Georges Darien était jusqu'à présent le nom d'un auteur méconnu du début du siècle. Quelques initiés le prononçaient avec délectation et regrettaient qu'il ne se trouvât personne d'intelligent et d'avisé pour rééditer l'ouvrage qui passe pour son chef-d'oeuvre :
le Voleur, dont la publication, en 1897, passa presque inaperçue. C'est désormais chose faite : le jeune éditeur d'Histoire d'O a tenté l'aventure et il n'a pas lieu de s'en plaindre : signalé à l'attention publique par le Prix des bouquinistes et une intelligente publicité.

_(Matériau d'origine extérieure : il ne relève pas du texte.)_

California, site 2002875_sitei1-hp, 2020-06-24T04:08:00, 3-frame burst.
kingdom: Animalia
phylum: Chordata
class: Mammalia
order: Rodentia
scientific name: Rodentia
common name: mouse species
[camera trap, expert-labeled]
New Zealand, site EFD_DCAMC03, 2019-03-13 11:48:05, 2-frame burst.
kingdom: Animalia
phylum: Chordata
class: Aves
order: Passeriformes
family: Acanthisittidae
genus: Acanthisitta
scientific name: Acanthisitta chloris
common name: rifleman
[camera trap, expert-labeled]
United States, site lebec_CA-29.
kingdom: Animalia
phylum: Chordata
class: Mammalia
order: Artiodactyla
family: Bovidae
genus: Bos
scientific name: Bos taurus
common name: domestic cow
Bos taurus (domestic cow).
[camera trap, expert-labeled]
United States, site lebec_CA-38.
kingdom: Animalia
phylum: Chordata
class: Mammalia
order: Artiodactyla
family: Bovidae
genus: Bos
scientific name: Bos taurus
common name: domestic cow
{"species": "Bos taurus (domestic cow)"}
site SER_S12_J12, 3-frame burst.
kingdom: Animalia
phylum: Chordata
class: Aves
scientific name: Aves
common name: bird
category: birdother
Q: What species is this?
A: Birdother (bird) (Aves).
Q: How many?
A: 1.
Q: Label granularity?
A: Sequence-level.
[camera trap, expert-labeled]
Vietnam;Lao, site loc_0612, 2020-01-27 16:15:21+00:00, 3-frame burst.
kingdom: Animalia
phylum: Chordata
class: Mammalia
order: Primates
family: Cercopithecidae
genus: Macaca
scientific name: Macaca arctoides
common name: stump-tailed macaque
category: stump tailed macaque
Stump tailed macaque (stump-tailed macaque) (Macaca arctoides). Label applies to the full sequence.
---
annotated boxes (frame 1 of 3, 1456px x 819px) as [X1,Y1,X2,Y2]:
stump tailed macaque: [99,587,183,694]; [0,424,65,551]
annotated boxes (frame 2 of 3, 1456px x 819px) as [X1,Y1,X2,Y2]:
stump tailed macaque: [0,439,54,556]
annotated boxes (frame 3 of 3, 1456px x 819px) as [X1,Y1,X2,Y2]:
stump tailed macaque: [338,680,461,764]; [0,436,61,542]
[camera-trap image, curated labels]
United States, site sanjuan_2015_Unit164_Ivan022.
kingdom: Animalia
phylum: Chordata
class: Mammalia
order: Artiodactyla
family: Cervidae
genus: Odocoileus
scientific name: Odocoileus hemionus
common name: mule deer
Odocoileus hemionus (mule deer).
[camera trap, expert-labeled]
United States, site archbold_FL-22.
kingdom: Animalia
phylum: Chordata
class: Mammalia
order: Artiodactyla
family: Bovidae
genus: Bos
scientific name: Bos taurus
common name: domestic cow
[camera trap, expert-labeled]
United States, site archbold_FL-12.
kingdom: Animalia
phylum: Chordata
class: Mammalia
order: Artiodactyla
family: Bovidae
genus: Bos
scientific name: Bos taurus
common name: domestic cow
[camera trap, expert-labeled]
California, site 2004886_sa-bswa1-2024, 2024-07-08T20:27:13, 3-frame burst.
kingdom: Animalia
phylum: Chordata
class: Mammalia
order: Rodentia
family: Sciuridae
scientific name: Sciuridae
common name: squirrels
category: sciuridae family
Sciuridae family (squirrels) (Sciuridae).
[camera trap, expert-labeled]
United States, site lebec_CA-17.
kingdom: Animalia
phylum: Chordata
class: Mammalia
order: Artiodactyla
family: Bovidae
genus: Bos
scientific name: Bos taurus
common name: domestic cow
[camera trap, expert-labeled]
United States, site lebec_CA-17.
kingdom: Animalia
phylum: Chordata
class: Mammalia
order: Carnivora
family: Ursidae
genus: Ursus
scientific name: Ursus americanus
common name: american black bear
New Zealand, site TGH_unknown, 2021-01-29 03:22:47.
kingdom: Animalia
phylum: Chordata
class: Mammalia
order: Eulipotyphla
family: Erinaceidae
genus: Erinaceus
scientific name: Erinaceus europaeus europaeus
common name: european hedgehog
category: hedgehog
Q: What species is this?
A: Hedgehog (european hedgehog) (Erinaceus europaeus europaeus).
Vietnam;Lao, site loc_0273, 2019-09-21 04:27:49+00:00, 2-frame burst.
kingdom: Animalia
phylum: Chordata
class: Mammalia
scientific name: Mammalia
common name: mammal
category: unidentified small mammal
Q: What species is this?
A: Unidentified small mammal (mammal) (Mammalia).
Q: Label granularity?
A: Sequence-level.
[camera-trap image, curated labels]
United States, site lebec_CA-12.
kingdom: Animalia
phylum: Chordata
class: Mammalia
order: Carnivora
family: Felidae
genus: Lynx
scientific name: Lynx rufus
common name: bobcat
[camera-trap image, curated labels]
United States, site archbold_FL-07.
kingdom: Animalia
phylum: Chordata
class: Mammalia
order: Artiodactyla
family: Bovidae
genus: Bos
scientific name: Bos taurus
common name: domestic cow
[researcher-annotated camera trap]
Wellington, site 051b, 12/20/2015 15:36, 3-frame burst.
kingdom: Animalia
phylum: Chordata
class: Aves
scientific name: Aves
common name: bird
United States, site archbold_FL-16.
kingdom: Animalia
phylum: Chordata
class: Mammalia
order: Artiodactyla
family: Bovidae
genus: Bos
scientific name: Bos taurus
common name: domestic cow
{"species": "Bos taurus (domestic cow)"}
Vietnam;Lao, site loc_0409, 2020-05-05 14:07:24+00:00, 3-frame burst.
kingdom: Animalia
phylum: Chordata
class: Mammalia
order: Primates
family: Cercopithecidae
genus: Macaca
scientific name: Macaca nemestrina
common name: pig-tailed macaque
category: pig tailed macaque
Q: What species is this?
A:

le Voleur, soixante ans après, connaît le succès mérité que lui avaient refusé nos pères.
La personnalité de
Georges Darien est pour beaucoup dans l'échec d'une carrière littéraire qu'il tenta de poursuivre sur plusieurs plans : roman, pamphlet,
journalisme, théâtre, sans réussir à ruiner cette conspiration du silence (car il est impossible d'éprouver de l'indifférence à son égard) qui s'établissait naturellement à la parution de ses oeuvres Darien était anarchiste, mais anarchiste comme on ne l'est plus aujourd'hui, en rupture de ban aussi bien avec la révolution qu'avec l'ordre établi, plus précisément individualiste forcené, qui prônait la libération totale des instincts et se disait lui-même engagé dans une lutte sauvage contre la société. Il méprisait
Flaubert, les partisans de l'art pour l'art tout autant que les naturalistes ou « les romanciers de la larme à l'oeil ». Il voulait faire du roman une « arme qui battrait en brèche les murailles de la société bourgeoise, qui lancerait contre les murailles du capital d'énormes quantités de rocs qui les feraient crouler...» Mais, ajoutait-il, car de cette conviction elle-même il n'était pas dupe, « il faudrait pour ça tant de choses, que la société peut dormir tranquille. Elles ne feront pas beaucoup de mal à ses cloches à melons, les pierres que la catapulte romanesque enverra dans son jardin ». Et il ne se faisait pas d'illusions non plus sur le pouvoir « révolutionnaire » de la littérature. La bourgeoisie fin de siècle semble s'intéresser au roman à thèse, au roman « social ». C'est qu'elle souffre pour le moment, écrit Darien, « d'une indigestion de panade littéraire », elle « retournera à la panade, une fois l'indigestion passée. D'instinct, elle exècre les brutalités dans ses livres, il ne lui faut que du bleu ou du gris. C'est naturel après tout. Que voit-elle de noir dans l'existence ? Rien. Des truffes ». Faut-il se tourner vers le peuple « le peuple ne lit pas. Il relit. Il ne consent à avaler que des choses déjà mâchées par le bourgeois et qu'on lui ressert dans ces auges banales qu'on appelle les magazines ». Par suite, l'art ne peut pas vivre, la belle oeuvre est étouffée dès sa naissance : « le chef-d'oeuvre est individuel, il existe; par lui-même et tout en existant pour tous, il sait n'exister que pour un... il est une protestation véhémente et superbe de la Liberté et de la Beauté contre la Laideur qui le défigure et la servitude qui pèse sur lui...» Il fait entendre une voix « qui chante la grandeur de l'Individu et la haute majesté de la nature : cette voix fière qui étouffe les bégaiements honteux de pleutres qui font les lois et des troupeaux de couards qui leur obéissent. Voilà pourquoi sans doute les gouvernements nés du capital et du monopole font, tout ce qu'ils peuvent pour écraser l'Art qui les terrorise et ont une telle haine du chef-d'oeuvre ».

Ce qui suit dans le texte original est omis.